In fact, the arrival of the millionth guest became the plot of a movie version put out by Warner Brothers. Creatively entitled “Hollywood Canteen,” the plot revolved around two soldiers who spend their three nights leave at the Hollywood Canteen before going back to active duty. One of them, Slim (played by Robert Hutton) is the lucky one millionth soldier to enter the canteen. His prize is a date with his dream girl, Joan Leslie. Slim’s buddy Sergeant (Dane Clark) dances with Joan Crawford and Canteen President Bette Davis praises the canteen for its part in the war effort. It featured 62 stars—probably the most stars ever to appear in one movie.

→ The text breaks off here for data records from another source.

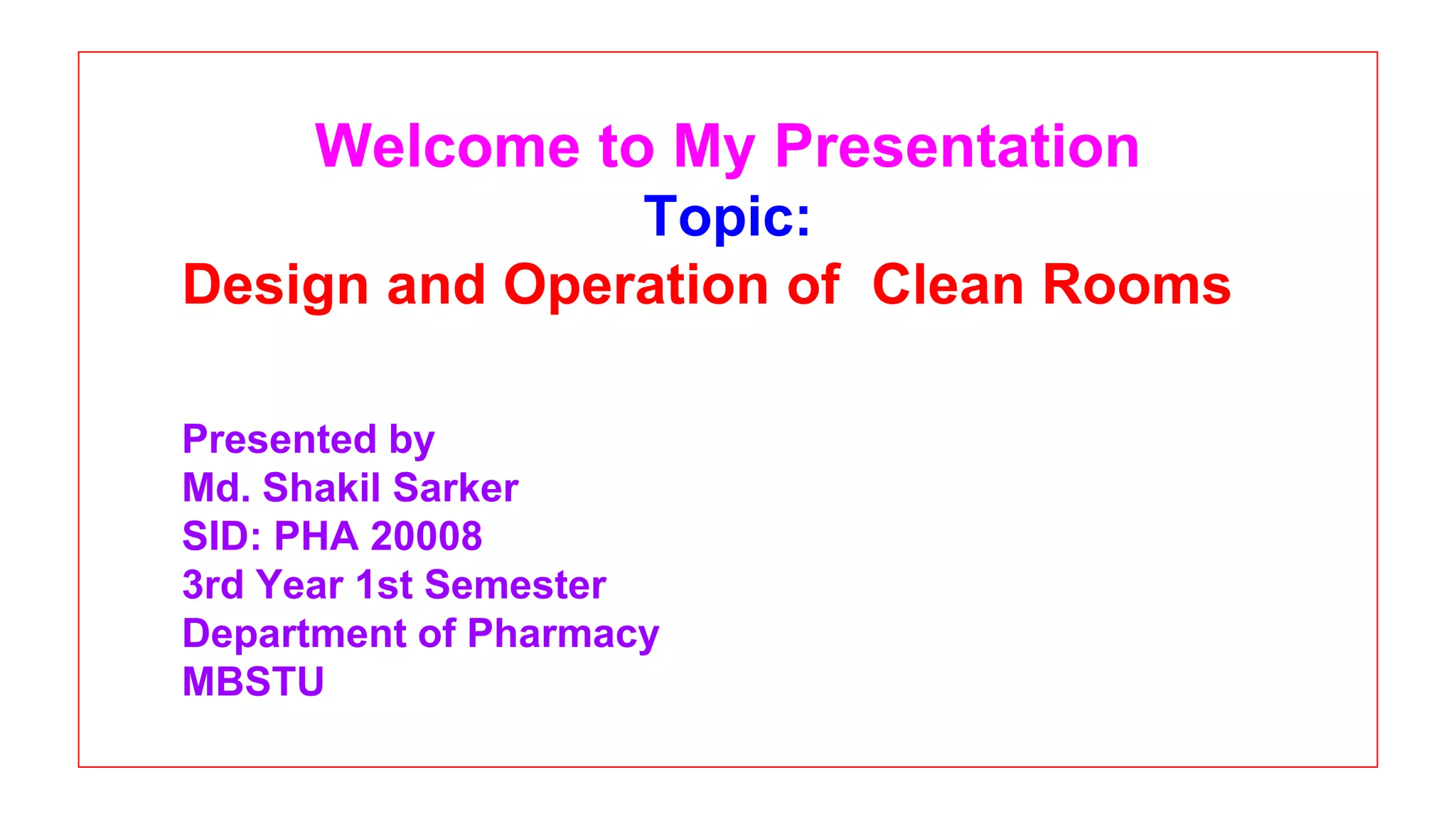 Welcome to My Presentation
Topic:
Design and Operation of Clean Rooms

Presented by
Md. Shakil Sarker
SID: PHA 20008
3rd Year 1st Semester
Department of Pharmacy
MBSTU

The movie was a huge success, and according to Bette Davis, when the canteen was no longer needed after V-J Day, $500,000 remained in the canteen account, a great deal of which came from the film—Jack Warner had donated some of the profits to the Canteen’s bankroll (undoubtedly with not a small amount of prodding from Bette Davis.) With this leftover money, a foundation was formed, and to this day contributions are made to worthy projects dealing with the armed forces.
But the end of the war saw the end of the need of the Hollywood Canteen, and on and November 22, 1945 (Thanksgiving Day), it closed its doors having been host to almost three million servicemen who, it’s fairly safe to assume, could barely believe their luck.